Simon is an old Siamese cat. An OLD cat! He has lived with his loving family for a long time, and they have pampered and loved him and he has loved them right back. But Simon is tired. Things just don't work like they used to. He goes through his memories, one by one - he remembers being a kitten, the runt of the litter with the runny nose and crooked tail, that no one wanted. He remembers how happy he was when a nice couple thought he was just perfect and took him into their loving home, loving him even through all the trials and tribulations of cathood - clawing the furniture, climbing the drapes, and eating the houseplants. He has had the perfect nine lives. But now he is old, mostly blind, toothless; he sees no reason to go on, until . . . .

What's that smell? Hey, it's a kitten! WELL! Simon decides that maybe he isn't quite done yet.

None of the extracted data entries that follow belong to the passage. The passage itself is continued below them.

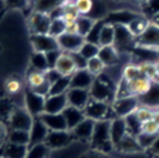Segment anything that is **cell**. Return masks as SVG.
<instances>
[{
    "mask_svg": "<svg viewBox=\"0 0 159 158\" xmlns=\"http://www.w3.org/2000/svg\"><path fill=\"white\" fill-rule=\"evenodd\" d=\"M116 88L117 87L113 80L109 76L102 73L94 78L89 88V96L92 100L112 105V102L116 98Z\"/></svg>",
    "mask_w": 159,
    "mask_h": 158,
    "instance_id": "6da1fadb",
    "label": "cell"
},
{
    "mask_svg": "<svg viewBox=\"0 0 159 158\" xmlns=\"http://www.w3.org/2000/svg\"><path fill=\"white\" fill-rule=\"evenodd\" d=\"M89 142L92 144V148L101 153H108L114 148L111 141V119L96 122L94 131Z\"/></svg>",
    "mask_w": 159,
    "mask_h": 158,
    "instance_id": "7a4b0ae2",
    "label": "cell"
},
{
    "mask_svg": "<svg viewBox=\"0 0 159 158\" xmlns=\"http://www.w3.org/2000/svg\"><path fill=\"white\" fill-rule=\"evenodd\" d=\"M83 113L87 118H91L96 122L103 121V119H113V112L112 107L109 103L96 101V100H89L86 107L83 108Z\"/></svg>",
    "mask_w": 159,
    "mask_h": 158,
    "instance_id": "3957f363",
    "label": "cell"
},
{
    "mask_svg": "<svg viewBox=\"0 0 159 158\" xmlns=\"http://www.w3.org/2000/svg\"><path fill=\"white\" fill-rule=\"evenodd\" d=\"M139 106H140L139 98L135 96H127V97H122V98H116L111 105L114 118L116 117L125 118V117L133 114Z\"/></svg>",
    "mask_w": 159,
    "mask_h": 158,
    "instance_id": "277c9868",
    "label": "cell"
},
{
    "mask_svg": "<svg viewBox=\"0 0 159 158\" xmlns=\"http://www.w3.org/2000/svg\"><path fill=\"white\" fill-rule=\"evenodd\" d=\"M34 118L35 117L25 107H14V109L9 117L10 129L30 131V128L34 123Z\"/></svg>",
    "mask_w": 159,
    "mask_h": 158,
    "instance_id": "5b68a950",
    "label": "cell"
},
{
    "mask_svg": "<svg viewBox=\"0 0 159 158\" xmlns=\"http://www.w3.org/2000/svg\"><path fill=\"white\" fill-rule=\"evenodd\" d=\"M51 21H52V19H51L50 14L32 11V14L29 16V20H27V25H29L31 35L48 34Z\"/></svg>",
    "mask_w": 159,
    "mask_h": 158,
    "instance_id": "8992f818",
    "label": "cell"
},
{
    "mask_svg": "<svg viewBox=\"0 0 159 158\" xmlns=\"http://www.w3.org/2000/svg\"><path fill=\"white\" fill-rule=\"evenodd\" d=\"M86 42V39L78 34H62L61 36L57 37V44L58 47L62 52L67 53H75L81 50L83 44Z\"/></svg>",
    "mask_w": 159,
    "mask_h": 158,
    "instance_id": "52a82bcc",
    "label": "cell"
},
{
    "mask_svg": "<svg viewBox=\"0 0 159 158\" xmlns=\"http://www.w3.org/2000/svg\"><path fill=\"white\" fill-rule=\"evenodd\" d=\"M27 85H29V88L32 90L34 92H36L41 96H45V97L48 96L51 85L46 80L45 72L31 68V71L27 75Z\"/></svg>",
    "mask_w": 159,
    "mask_h": 158,
    "instance_id": "ba28073f",
    "label": "cell"
},
{
    "mask_svg": "<svg viewBox=\"0 0 159 158\" xmlns=\"http://www.w3.org/2000/svg\"><path fill=\"white\" fill-rule=\"evenodd\" d=\"M135 45L148 47L153 51H159V26L150 21L147 30L135 39Z\"/></svg>",
    "mask_w": 159,
    "mask_h": 158,
    "instance_id": "9c48e42d",
    "label": "cell"
},
{
    "mask_svg": "<svg viewBox=\"0 0 159 158\" xmlns=\"http://www.w3.org/2000/svg\"><path fill=\"white\" fill-rule=\"evenodd\" d=\"M30 42L34 49V52H50L53 50H60L57 39L52 37L48 34H42V35H31L30 36Z\"/></svg>",
    "mask_w": 159,
    "mask_h": 158,
    "instance_id": "30bf717a",
    "label": "cell"
},
{
    "mask_svg": "<svg viewBox=\"0 0 159 158\" xmlns=\"http://www.w3.org/2000/svg\"><path fill=\"white\" fill-rule=\"evenodd\" d=\"M116 27V37H114V47L117 51L134 49L135 37L132 35L127 25H114Z\"/></svg>",
    "mask_w": 159,
    "mask_h": 158,
    "instance_id": "8fae6325",
    "label": "cell"
},
{
    "mask_svg": "<svg viewBox=\"0 0 159 158\" xmlns=\"http://www.w3.org/2000/svg\"><path fill=\"white\" fill-rule=\"evenodd\" d=\"M24 107L34 116V117H39L40 114L43 113V107H45V96H41L36 92H34L32 90L27 88L25 91V96H24Z\"/></svg>",
    "mask_w": 159,
    "mask_h": 158,
    "instance_id": "7c38bea8",
    "label": "cell"
},
{
    "mask_svg": "<svg viewBox=\"0 0 159 158\" xmlns=\"http://www.w3.org/2000/svg\"><path fill=\"white\" fill-rule=\"evenodd\" d=\"M73 138L71 131H50L45 144L50 149H58L66 147Z\"/></svg>",
    "mask_w": 159,
    "mask_h": 158,
    "instance_id": "4fadbf2b",
    "label": "cell"
},
{
    "mask_svg": "<svg viewBox=\"0 0 159 158\" xmlns=\"http://www.w3.org/2000/svg\"><path fill=\"white\" fill-rule=\"evenodd\" d=\"M68 106L66 93L62 95H48L45 100V107H43V113H51V114H57L62 113L65 108Z\"/></svg>",
    "mask_w": 159,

I mean, if he gives up now who will teach this kitten to be a proper CAT?  Simon teaches the kitten about life - from the milk saucer to the litterbox. His loving care of the kitten earns him a new name: The Grannyman.

You can teach your children so much from this book! It starts with the lesson that you don't have to be perfect - even if your tail is crooked there is someone out there that will love you. Then there's the lesson that everyone needs a purpose in life, to feel needed and useful. And last but not least - that old age should be respected and revered - your elders have much they can teach you.

Anyone who has ever owned and loved a cat will surely be delighted with The Grannyman.